이 코드 샘플이 포함된 자세한 문서는 다음을 참조하세요.

코드 샘플

Go

이 샘플을 사용해 보기 전에 Vertex AI 빠른 시작: 클라이언트 라이브러리 사용Go 설정 안내를 따르세요. 자세한 내용은 Vertex AI Go API 참고 문서를 참조하세요.

Vertex AI에 인증하려면 애플리케이션 기본 사용자 인증 정보를 설정합니다. 자세한 내용은 로컬 개발 환경의 인증 설정을 참조하세요.

import (
	"context"
	"encoding/json"
	"fmt"
	"io"
	"time"

	aiplatform "cloud.google.com/go/aiplatform/apiv1beta1"
	aiplatformpb "cloud.google.com/go/aiplatform/apiv1beta1/aiplatformpb"
	"google.golang.org/api/option"
	"google.golang.org/protobuf/encoding/protojson"
	"google.golang.org/protobuf/types/known/structpb"
)

// generateForImageTextAndVideo shows how to use the multimodal model to generate embeddings for
// image, text and video data.
func generateForImageTextAndVideo(w io.Writer, project, location string) error {
	// location = "us-central1"

	// The default context timeout may be not enough to process a video input.
	ctx, cancel := context.WithTimeout(context.Background(), 15*time.Second)
	defer cancel()

	apiEndpoint := fmt.Sprintf("%s-aiplatform.googleapis.com:443", location)
	client, err := aiplatform.NewPredictionClient(ctx, option.WithEndpoint(apiEndpoint))
	if err != nil {
		return fmt.Errorf("failed to construct API client: %w", err)
	}
	defer client.Close()

	model := "multimodalembedding@001"
	endpoint := fmt.Sprintf("projects/%s/locations/%s/publishers/google/models/%s", project, location, model)

	// This is the input to the model's prediction call.
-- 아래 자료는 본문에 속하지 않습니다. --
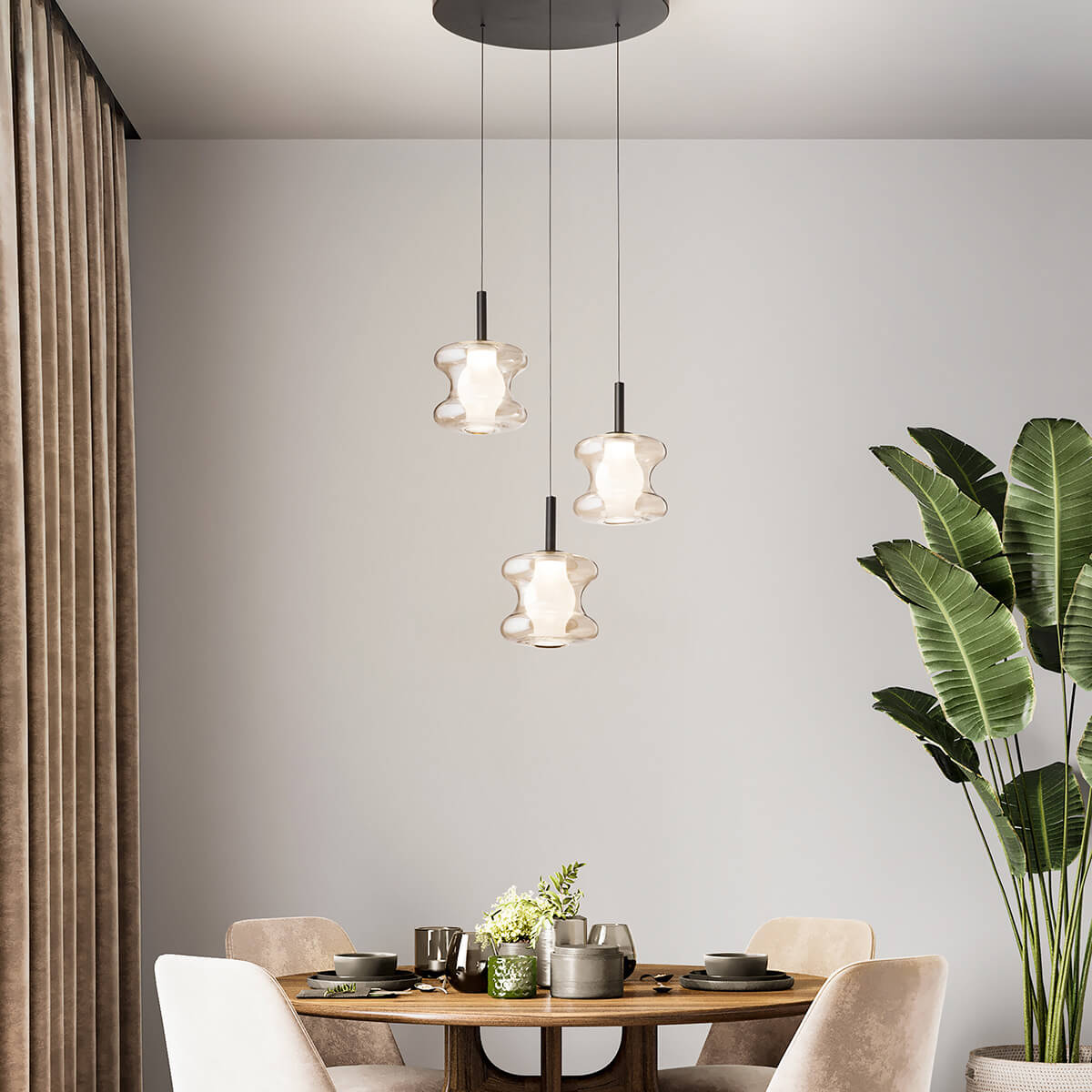Frua LED Pendelleuchte, mit Rondell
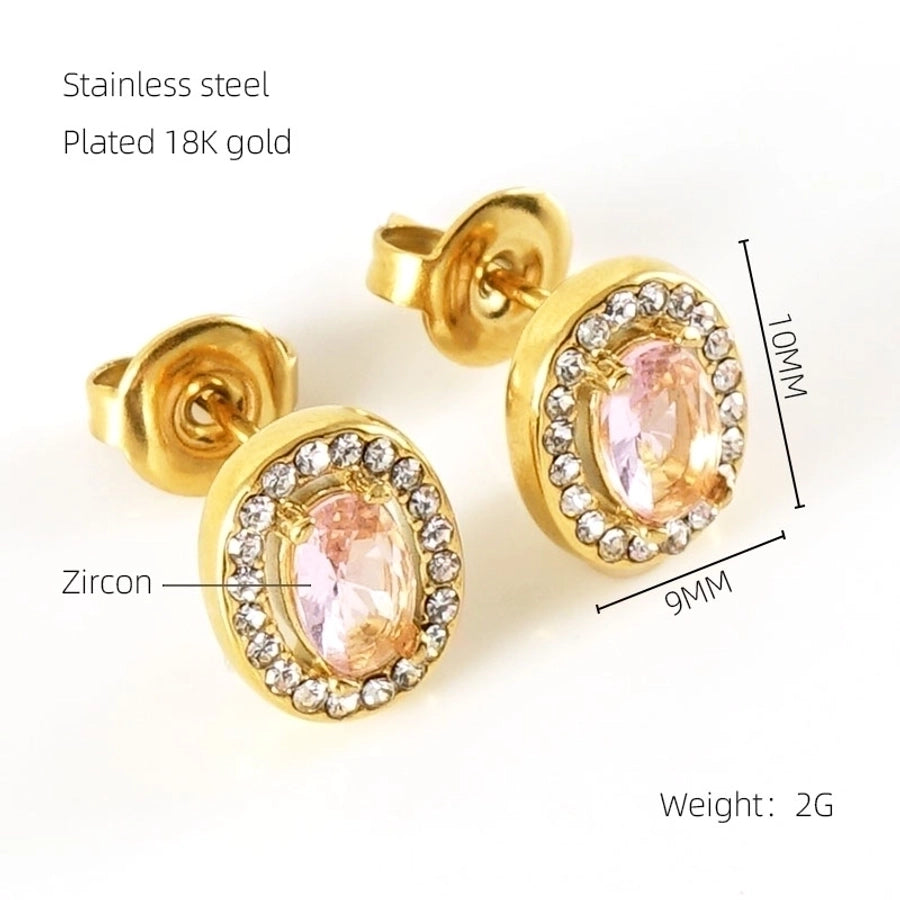 1 Par de Pendientes Elegantes Estilos Acero Inoxidable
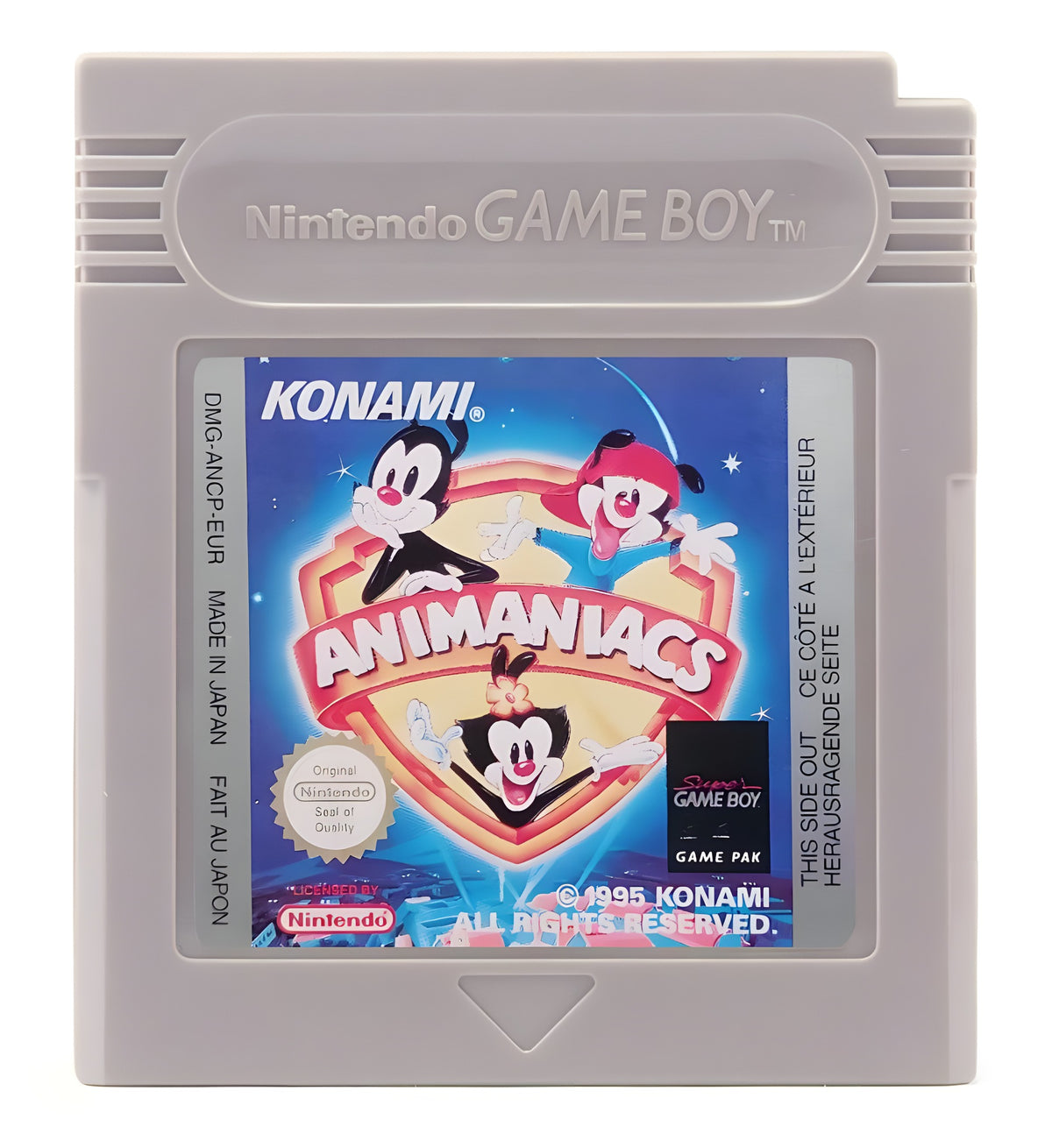 Das Modul von Animaniacs für GameBoy
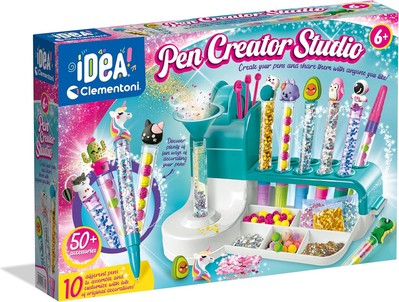 Clementoni Mein Stift-Atelier mit über 50 Accessoires Kreativspielzeug Bastelset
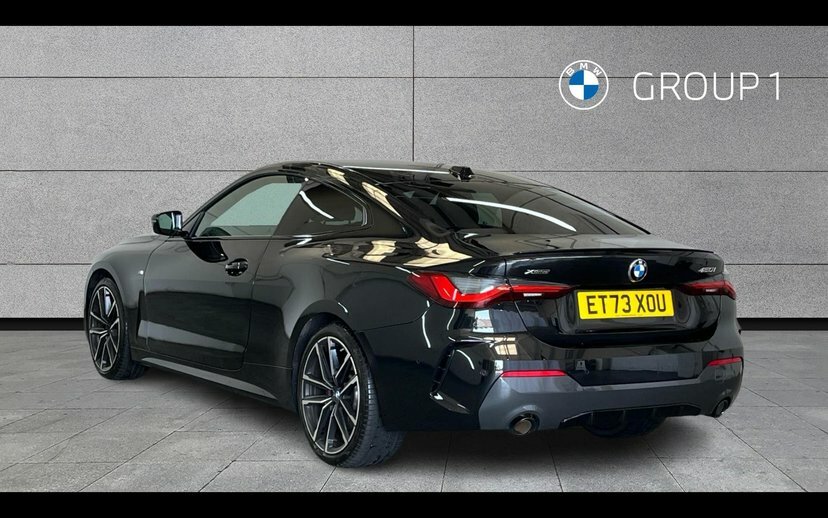 BMW 4 Series Gran Coupe 420I Xdrive M Sport Coupe ET73XOU Black #2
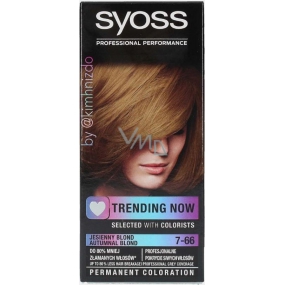 Syoss Trending Now barva na vlasy 7-66 Podzimní blond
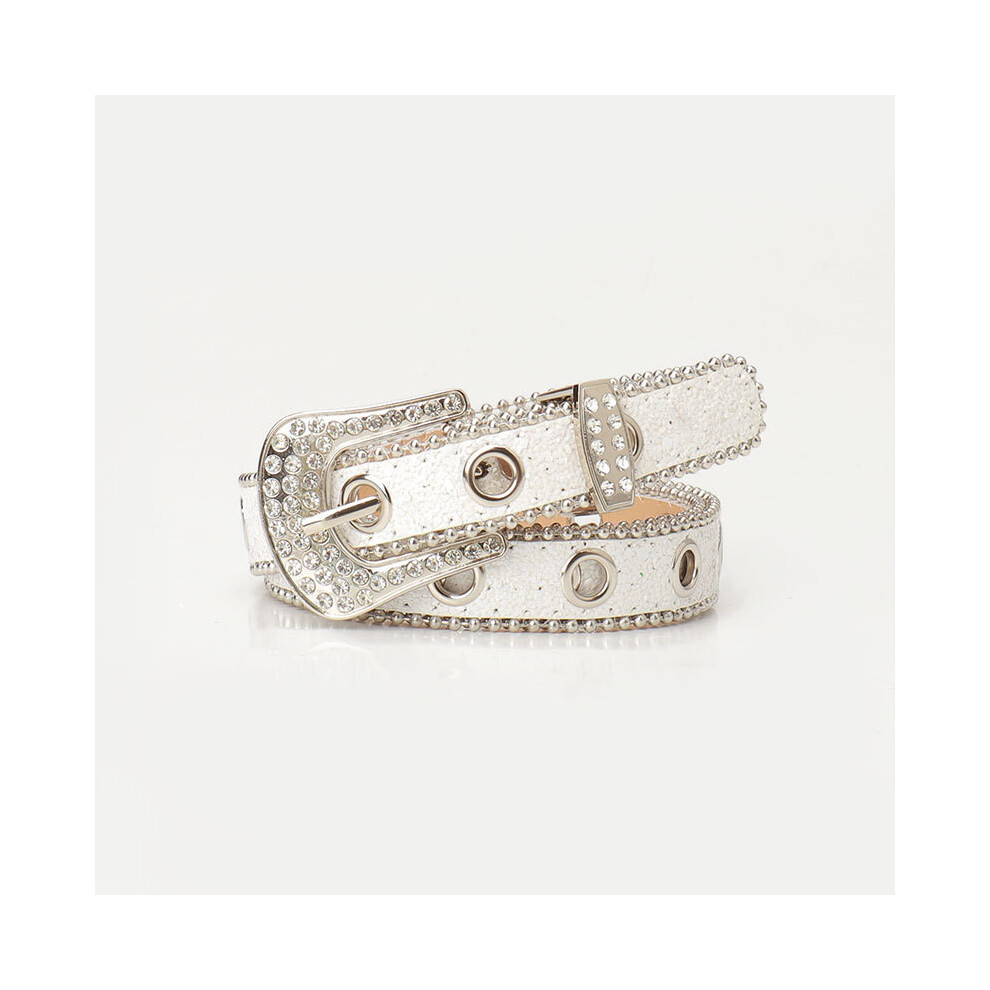 (White) Faux Leather Female Belt Beaded Embellishments Hip Hop Street Decoration Fashion-image-OPC-PHD2Y8X-NEW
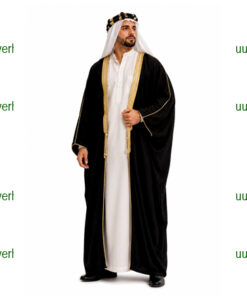 Arabisch kleed en toebehoren zwart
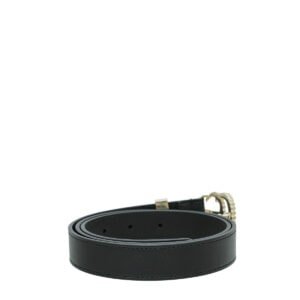 Gucci Black GG Torchon Belt 34 | AlmaBagz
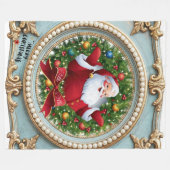 Weihnachtsmann Weihnachten Fleecedecke (Vorderseite (Horizontal))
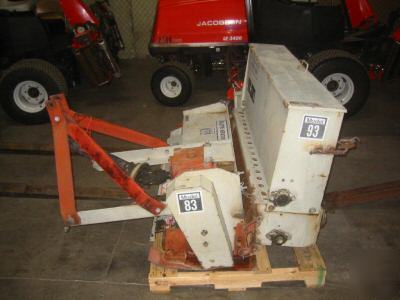 Toro olathe dethatcher seeder tractor pto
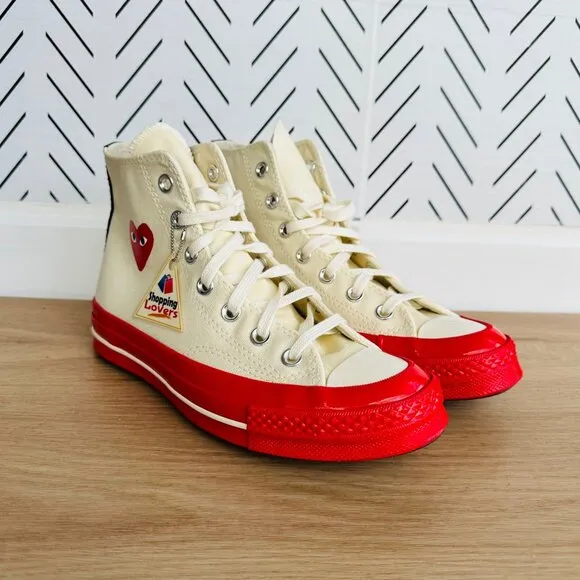 ❤️10.5 Converse Chuck All Star 70 Hi Comme des Garcons PLAY Women Shoes A01794C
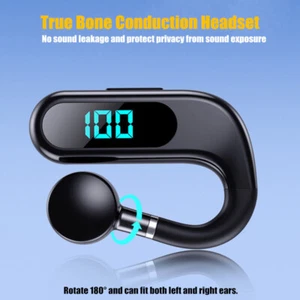 Bone Conduction Wireless Headset Bluetooth Headphones Trucker Business Earpiece - Picture 1 of 14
For schema, see:
	// https://cloud.google.com/vertex-ai/generative-ai/docs/model-reference/multimodal-embeddings-api#request_body
	instance, err := structpb.NewValue(map[string]any{
		"text": "Domestic cats in natural conditions",
		"image": map[string]any{
			// Image and video inputs can be provided either as a Google Cloud Storage URI or as
			// base64-encoded bytes using the "bytesBase64Encoded" field.
			"gcsUri": "gs://cloud-samples-data/generative-ai/image/320px-Felis_catus-cat_on_snow.jpg",
		},
		"video": map[string]any{
			"gcsUri": "gs://cloud-samples-data/video/cat.mp4",
		},
	})
	if err != nil {
		return fmt.Errorf("failed to construct request payload: %w", err)
	}

	req := &aiplatformpb.PredictRequest{
		Endpoint: endpoint,
		// The model supports only 1 instance per request.
		Instances: []*structpb.Value{instance},
	}

	resp, err := client.Predict(ctx, req)
	if err != nil {
		return fmt.Errorf("failed to generate embeddings: %w", err)
	}

	instanceEmbeddingsJson, err := protojson.Marshal(resp.GetPredictions()[0])
	if err != nil {
		return fmt.Errorf("failed to convert protobuf value to JSON: %w", err)
	}
	// For response schema, see:
	// https://cloud.google.com/vertex-ai/generative-ai/docs/model-reference/multimodal-embeddings-api#response-body
	var instanceEmbeddings struct {
		ImageEmbeddings []float32 `json:"imageEmbedding"`
		TextEmbeddings  []float32 `json:"textEmbedding"`
		VideoEmbeddings []struct {
			Embedding      []float32 `json:"embedding"`
			StartOffsetSec float64   `json:"startOffsetSec"`
			EndOffsetSec   float64   `json:"endOffsetSec"`
		} `json:"videoEmbeddings"`
	}
	if err := json.Unmarshal(instanceEmbeddingsJson, &instanceEmbeddings); err != nil {
		return fmt.Errorf("failed to unmarshal JSON: %w", err)
	}

	imageEmbedding := instanceEmbeddings.ImageEmbeddings
	textEmbedding := instanceEmbeddings.TextEmbeddings
	// Get the embedding for our single video segment (`.videoEmbeddings` object has one entry per
	// each processed segment).
	videoEmbedding := instanceEmbeddings.VideoEmbeddings[0].Embedding

	fmt.Fprintf(w, "Image embedding (length=%d): %v\n", len(imageEmbedding), imageEmbedding)
	fmt.Fprintf(w, "Text embedding (length=%d): %v\n", len(textEmbedding), textEmbedding)
	fmt.Fprintf(w, "Video embedding (length=%d): %v\n", len(videoEmbedding), videoEmbedding)
	// Example response:
	// Image embedding (length=1408): [-0.01558477 0.0258355 0.016342038 ... ]
	// Text embedding (length=1408): [-0.005894961 0.008349559 0.015355394 ... ]
	// Video embedding (length=1408): [-0.018867437 0.013997682 0.0012682161 ... ]

	return nil
}

Python

이 샘플을 사용해 보기 전에 Vertex AI 빠른 시작: 클라이언트 라이브러리 사용Python 설정 안내를 따르세요. 자세한 내용은 Vertex AI Python API 참고 문서를 참조하세요.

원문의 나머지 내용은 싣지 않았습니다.